*Please note this library article has two parts, each answered by different MS medical professionals.

Managing Speech Challenges in MS
By: Pamela H Miller, MA, CCC-SLP

Difficulty with speaking clearly (dysarthria) may occur in up to 40% of people with Multiple Sclerosis (MS). Problems may interfere with how easily a person’s speech can be heard and understood. They are typically mild to moderate, or worsened intermittently by MS-related fatigue. Changes in voice quality (dysphonia) may also occur, resulting in hoarseness, breathiness, and/or reduced loudness.

Common speech and voice problems for those with MS may include:

  • Reduced loudness due to poor breath support/control.
  • Imprecise articulation due to weakness, slowness, or incoordination of the lips, tongue, and soft palate. This may affect overall speech intelligibility.
  • Flow of speech which may be slow, have irregular pauses, or excess and equal emphasis due to poor timing of respiration and articulation.
  • Voice quality which may be hoarse, harsh, breathy or hypernasal if there is neuromuscular impairment of the vocal cords or soft palate.

A speech language pathologist (SLP) can evaluate specific speech/voice problems and provide treatment.
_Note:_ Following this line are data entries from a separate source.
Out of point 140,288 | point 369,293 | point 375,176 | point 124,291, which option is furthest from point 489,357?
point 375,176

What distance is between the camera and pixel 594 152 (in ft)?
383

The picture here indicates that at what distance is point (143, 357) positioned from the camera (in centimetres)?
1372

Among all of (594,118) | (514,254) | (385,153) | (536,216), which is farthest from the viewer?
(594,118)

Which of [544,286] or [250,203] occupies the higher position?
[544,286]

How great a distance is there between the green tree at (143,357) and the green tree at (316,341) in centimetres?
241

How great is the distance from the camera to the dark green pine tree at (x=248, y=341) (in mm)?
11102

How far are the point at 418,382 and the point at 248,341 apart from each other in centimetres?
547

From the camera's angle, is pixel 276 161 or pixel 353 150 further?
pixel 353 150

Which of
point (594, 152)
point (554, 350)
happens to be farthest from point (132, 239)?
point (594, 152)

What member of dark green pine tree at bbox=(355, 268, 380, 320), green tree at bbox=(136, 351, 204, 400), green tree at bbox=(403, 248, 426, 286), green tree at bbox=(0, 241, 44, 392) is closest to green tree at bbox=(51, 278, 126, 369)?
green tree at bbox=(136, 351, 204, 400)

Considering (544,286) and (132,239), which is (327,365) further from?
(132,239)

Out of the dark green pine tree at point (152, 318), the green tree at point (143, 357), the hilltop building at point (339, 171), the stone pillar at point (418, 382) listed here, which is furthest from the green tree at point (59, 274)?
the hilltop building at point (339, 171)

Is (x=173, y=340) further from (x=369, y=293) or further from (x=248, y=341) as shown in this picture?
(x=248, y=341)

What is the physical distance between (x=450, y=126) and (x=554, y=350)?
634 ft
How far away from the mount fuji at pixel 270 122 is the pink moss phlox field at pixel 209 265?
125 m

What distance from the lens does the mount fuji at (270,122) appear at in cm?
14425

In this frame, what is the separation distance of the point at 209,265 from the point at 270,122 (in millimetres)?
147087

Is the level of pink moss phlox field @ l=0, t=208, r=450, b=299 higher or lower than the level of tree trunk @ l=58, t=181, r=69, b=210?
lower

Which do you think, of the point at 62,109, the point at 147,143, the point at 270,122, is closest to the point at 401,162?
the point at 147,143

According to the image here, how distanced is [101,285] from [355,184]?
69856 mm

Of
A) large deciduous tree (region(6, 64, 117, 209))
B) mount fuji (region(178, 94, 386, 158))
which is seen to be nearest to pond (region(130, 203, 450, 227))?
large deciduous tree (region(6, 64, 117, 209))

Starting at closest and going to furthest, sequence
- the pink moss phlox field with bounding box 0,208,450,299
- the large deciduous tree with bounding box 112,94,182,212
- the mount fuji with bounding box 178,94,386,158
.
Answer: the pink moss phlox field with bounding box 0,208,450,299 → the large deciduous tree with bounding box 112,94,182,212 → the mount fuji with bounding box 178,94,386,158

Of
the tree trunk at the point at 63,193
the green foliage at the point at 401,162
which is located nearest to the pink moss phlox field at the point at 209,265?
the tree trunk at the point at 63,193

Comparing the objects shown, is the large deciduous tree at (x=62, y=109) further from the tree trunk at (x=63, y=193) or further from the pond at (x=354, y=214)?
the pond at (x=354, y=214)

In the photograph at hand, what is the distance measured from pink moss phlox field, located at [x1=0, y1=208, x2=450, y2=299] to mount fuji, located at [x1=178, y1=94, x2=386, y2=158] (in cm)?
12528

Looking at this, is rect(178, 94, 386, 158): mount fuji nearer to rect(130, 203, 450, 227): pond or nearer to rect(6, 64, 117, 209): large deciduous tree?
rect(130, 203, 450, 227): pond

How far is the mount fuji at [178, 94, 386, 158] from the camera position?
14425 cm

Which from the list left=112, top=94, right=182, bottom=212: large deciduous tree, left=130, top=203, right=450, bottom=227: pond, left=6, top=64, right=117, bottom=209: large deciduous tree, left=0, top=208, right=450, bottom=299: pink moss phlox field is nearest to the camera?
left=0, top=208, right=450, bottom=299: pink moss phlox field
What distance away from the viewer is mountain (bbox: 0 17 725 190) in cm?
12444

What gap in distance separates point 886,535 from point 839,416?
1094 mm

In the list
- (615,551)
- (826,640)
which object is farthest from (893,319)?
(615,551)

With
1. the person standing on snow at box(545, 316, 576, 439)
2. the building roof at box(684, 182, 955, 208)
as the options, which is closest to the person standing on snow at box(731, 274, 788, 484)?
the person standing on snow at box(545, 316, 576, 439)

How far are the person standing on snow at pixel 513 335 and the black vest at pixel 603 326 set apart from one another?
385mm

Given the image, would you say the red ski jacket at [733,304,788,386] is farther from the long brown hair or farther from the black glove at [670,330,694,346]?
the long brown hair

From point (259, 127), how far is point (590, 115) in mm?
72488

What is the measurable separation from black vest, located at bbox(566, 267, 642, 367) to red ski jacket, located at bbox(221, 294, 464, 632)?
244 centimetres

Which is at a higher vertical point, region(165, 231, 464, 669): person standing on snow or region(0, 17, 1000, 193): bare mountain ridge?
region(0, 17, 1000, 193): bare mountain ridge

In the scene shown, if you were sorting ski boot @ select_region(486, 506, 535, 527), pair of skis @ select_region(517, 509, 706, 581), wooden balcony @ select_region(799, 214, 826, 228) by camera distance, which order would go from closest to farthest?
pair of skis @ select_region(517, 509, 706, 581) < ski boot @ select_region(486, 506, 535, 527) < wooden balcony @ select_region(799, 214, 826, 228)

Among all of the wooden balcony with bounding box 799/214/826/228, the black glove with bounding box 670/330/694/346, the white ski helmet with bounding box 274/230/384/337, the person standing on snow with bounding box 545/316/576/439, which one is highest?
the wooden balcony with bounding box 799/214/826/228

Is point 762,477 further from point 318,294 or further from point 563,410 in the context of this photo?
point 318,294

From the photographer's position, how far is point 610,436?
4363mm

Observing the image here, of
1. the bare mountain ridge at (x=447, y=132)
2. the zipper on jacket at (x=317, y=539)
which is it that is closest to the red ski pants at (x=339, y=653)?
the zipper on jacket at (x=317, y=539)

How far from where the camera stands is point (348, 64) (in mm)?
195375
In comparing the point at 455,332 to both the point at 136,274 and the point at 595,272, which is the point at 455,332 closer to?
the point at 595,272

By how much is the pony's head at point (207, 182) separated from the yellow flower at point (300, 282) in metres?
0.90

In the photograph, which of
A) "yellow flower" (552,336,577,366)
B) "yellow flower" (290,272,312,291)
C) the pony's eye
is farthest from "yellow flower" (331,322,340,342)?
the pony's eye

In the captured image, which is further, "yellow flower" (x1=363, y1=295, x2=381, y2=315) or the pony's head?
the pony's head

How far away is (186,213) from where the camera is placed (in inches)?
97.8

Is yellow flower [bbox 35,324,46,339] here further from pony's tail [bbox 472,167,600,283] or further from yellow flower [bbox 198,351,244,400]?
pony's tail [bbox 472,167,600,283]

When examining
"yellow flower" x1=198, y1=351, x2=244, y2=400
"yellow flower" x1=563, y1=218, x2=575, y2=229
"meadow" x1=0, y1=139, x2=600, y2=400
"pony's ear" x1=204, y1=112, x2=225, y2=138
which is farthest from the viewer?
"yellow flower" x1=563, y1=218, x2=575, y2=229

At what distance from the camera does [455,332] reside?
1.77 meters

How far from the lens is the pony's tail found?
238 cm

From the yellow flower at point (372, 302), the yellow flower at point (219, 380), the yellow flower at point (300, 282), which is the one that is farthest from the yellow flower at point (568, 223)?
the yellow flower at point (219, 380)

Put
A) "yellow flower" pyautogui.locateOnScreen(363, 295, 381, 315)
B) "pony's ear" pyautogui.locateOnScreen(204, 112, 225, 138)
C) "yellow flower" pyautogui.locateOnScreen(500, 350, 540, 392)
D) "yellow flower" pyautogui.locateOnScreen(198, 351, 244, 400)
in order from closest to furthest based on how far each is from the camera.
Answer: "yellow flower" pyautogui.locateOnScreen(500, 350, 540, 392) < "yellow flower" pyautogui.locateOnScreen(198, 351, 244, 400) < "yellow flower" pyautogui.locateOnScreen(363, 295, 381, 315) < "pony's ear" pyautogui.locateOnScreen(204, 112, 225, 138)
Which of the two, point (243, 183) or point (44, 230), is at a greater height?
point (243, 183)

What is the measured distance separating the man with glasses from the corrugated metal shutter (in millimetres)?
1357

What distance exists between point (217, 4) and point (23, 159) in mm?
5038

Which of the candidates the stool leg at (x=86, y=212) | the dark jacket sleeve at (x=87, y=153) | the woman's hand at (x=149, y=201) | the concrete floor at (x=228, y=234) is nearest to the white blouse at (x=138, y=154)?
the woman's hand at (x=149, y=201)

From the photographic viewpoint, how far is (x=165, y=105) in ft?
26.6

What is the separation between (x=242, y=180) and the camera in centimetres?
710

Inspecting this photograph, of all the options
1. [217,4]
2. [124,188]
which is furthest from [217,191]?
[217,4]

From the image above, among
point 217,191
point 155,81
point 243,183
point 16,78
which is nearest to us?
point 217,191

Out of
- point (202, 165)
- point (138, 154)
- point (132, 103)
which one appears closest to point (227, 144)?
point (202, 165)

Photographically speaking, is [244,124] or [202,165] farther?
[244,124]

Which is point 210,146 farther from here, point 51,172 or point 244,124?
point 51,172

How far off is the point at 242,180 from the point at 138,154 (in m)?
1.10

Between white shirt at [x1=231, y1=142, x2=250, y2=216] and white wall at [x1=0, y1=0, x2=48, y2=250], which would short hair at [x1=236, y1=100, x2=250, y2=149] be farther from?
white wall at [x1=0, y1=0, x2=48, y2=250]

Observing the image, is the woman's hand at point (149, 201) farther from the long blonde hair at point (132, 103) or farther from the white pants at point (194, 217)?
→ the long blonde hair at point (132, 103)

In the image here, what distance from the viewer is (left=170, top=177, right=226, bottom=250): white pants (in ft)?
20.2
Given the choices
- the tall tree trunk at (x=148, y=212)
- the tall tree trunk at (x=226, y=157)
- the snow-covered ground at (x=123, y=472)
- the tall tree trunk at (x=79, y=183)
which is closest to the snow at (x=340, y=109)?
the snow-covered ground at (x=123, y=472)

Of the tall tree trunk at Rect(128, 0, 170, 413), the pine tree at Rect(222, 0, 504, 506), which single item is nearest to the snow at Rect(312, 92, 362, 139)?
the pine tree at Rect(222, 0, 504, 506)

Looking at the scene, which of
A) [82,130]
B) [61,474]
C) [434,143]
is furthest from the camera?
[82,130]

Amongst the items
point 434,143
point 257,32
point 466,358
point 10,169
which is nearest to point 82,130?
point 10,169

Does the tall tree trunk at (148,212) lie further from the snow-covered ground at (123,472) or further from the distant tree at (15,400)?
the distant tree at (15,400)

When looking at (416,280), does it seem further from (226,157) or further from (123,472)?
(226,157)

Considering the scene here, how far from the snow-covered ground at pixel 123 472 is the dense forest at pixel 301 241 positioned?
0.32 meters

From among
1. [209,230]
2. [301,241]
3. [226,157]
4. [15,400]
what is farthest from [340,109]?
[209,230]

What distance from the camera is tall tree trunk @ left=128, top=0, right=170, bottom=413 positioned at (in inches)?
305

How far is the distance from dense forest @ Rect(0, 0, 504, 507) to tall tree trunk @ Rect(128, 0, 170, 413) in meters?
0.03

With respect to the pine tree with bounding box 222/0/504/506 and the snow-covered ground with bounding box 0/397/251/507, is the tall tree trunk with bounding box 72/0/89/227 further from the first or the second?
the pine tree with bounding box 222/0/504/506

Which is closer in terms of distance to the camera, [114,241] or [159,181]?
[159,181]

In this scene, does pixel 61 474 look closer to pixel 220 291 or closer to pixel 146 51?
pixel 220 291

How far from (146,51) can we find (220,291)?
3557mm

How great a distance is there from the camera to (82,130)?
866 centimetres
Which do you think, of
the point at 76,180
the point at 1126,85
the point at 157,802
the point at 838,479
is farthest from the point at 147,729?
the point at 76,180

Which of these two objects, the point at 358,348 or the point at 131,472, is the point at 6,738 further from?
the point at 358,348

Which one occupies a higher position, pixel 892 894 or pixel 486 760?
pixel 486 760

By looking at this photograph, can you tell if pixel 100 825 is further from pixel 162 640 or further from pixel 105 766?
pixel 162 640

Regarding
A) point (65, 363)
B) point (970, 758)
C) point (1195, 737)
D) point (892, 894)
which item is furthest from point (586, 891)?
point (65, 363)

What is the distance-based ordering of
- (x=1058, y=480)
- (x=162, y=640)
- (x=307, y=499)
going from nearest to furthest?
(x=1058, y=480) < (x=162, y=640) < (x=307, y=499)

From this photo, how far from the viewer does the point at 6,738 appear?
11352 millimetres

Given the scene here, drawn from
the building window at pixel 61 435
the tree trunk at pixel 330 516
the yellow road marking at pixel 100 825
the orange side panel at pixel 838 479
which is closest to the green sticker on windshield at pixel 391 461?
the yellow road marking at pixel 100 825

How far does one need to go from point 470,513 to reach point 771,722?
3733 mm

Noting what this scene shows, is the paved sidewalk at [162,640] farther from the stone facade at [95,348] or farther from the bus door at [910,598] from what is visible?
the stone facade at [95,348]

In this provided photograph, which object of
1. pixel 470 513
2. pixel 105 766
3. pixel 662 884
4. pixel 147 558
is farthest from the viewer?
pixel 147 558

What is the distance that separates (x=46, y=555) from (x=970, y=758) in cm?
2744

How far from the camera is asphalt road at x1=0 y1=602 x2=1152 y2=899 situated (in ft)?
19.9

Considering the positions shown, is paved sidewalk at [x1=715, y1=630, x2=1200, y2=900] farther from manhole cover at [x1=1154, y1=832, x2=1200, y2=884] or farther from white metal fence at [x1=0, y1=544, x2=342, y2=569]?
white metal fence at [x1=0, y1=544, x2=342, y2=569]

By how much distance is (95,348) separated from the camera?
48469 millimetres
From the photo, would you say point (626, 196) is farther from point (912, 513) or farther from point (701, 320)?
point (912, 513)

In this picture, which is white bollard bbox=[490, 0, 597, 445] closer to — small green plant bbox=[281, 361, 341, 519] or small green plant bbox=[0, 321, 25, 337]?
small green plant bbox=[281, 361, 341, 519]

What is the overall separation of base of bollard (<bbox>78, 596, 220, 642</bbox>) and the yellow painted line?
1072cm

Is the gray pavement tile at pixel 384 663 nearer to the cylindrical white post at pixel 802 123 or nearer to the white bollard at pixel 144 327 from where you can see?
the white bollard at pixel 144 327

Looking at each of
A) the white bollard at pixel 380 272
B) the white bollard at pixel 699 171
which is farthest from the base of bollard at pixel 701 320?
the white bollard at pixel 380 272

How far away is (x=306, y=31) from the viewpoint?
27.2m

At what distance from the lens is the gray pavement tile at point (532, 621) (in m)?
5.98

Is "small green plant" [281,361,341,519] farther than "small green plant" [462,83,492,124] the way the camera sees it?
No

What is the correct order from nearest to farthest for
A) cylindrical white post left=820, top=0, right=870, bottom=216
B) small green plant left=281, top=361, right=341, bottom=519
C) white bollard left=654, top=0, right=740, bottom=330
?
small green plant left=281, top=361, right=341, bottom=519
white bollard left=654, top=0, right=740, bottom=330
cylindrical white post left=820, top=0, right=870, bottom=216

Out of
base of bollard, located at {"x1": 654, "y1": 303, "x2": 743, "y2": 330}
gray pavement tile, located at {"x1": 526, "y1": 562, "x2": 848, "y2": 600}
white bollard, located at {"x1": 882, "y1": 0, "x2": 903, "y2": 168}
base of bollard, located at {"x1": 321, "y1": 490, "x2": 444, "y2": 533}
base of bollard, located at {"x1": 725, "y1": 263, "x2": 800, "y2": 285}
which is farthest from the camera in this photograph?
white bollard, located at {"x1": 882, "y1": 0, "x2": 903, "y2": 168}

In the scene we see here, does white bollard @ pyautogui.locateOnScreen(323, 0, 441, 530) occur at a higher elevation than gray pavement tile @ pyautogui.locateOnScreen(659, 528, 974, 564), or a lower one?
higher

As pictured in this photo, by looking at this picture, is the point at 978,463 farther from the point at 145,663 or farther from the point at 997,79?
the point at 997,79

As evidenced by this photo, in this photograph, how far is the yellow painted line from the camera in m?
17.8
When voice changes are noted, referral to an otolaryngologist (ENT) for a scope exam is recommended to assess the vocal cords. Primary therapy goals are to improve intelligibility and naturalness of speech with communication partners, and to use proper voice techniques with less vocal strain.

The following strategies can be used to speak more clearly:

1) Fill Your Lungs Fully: Use your diaphragm.

2) Speak Louder: With conscious effort.

3) Slow Down: Allow extra time for your lip and tongue movements.

4) Exaggerate Articulation: Make precise contacts with your lips and tongue to reduce slurring.

5) Pause strategically: Every few words, to allow for better breath support, loudness, and articulation.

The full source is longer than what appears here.